POLITIQUE

Retraites : la FTQ déplore le refus de négocier de Québec

28/09/2014 10:39 EDT | Actualisé 28/09/2014 10:53 EDT
Radio-Canada

La Fédération des travailleurs du Québec (FTQ) estime que de plus en plus de Québécois se rendent compte que le gouvernement Couillard ne veut tout simplement pas négocier dans le dossier des caisses de retraite alors qu'il fera adopter le projet de loi 3 dans les prochaines semaines en n'y apportant que des assouplissements mineurs.

« Je pense que le public commence à prendre conscience que l'on tente d'imposer des choses sans nécessairement vouloir les négocier, a déclaré le président de la FTQ. Il comprend que ce que l'on revendique avant toute chose c'est un endroit pour négocier et que cet endroit, le lieu véritable pour négocier, il n'est pas là dans le projet de loi du ministre Pierre Moreau [Affaires municipales] » a martelé le leader syndical, en entrevue avec La Presse Canadienne.
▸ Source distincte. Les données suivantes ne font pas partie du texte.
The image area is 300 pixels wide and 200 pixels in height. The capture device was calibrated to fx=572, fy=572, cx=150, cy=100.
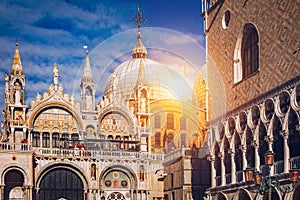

Interrogé après les conclusions d'ententes entre Québec et les deux fédérations de médecins (omnipraticiens et spécialistes), qui auraient mis de l'eau dans leur vin dans pour parvenir à un accord, M. Boyer s'est dit prêt lui aussi à faire de même, mais à condition de pouvoir négocier.

« Nous, on est prêts à mettre de l'eau dans notre vin dans le sens que [...] les médecins ont eu la chance de négocier. Nous, on n'a pas encore eu cette chance de négocier, le ministre Moreau fait encore la sourde oreille. Il vient de dire qu'il a déposé le projet de lui et que c'est le cadre pour discuter. Mais c'est un cadre trop rigide et il faut avoir un cadre plus libre de négociations entre les parties », a insisté M. Boyer.

La Coalition syndicale, représentant des syndicats à l'échelle municipale, compte maintenir la pression sur le gouvernement québécois alors que le ministre Moreau rappelait qu'il n'était pas question de faire assumer par les contribuables les déficits passés des régimes de retraite.

M. Boyer revient encore sur le fait que tout avait été négocié de bonne foi dans le passé. « Les avantages ont été obtenus librement, au fil des ans, au fil des contrats de travail négociés, signés de bonne foi avec les parties, et là on vient d'un coup de baguette magique, dire bingo, que rien ne s'est passé au cours des 15, 20 ou 25 dernières années et on repart à neuf ».

La FTQ reconnaît toutefois que le problème des caisses de retraite est sérieux et qu'il faut agir.

« La pire des choses est de ne rien faire, on est conscient de la problématique des régimes de retraite », a dit M. Boyer, insistant sur le fait que des accords ont déjà été signés dans le passé, entre autres entre Montréal et ses cols bleus, Québec et ses cols blancs et cols bleus dans beaucoup d'autres villes aussi.

« On veut s'asseoir et négocier, mais le projet de loi 3 impose des conditions et il n'y a pratiquement plus rien à négocier », a-t-il déploré.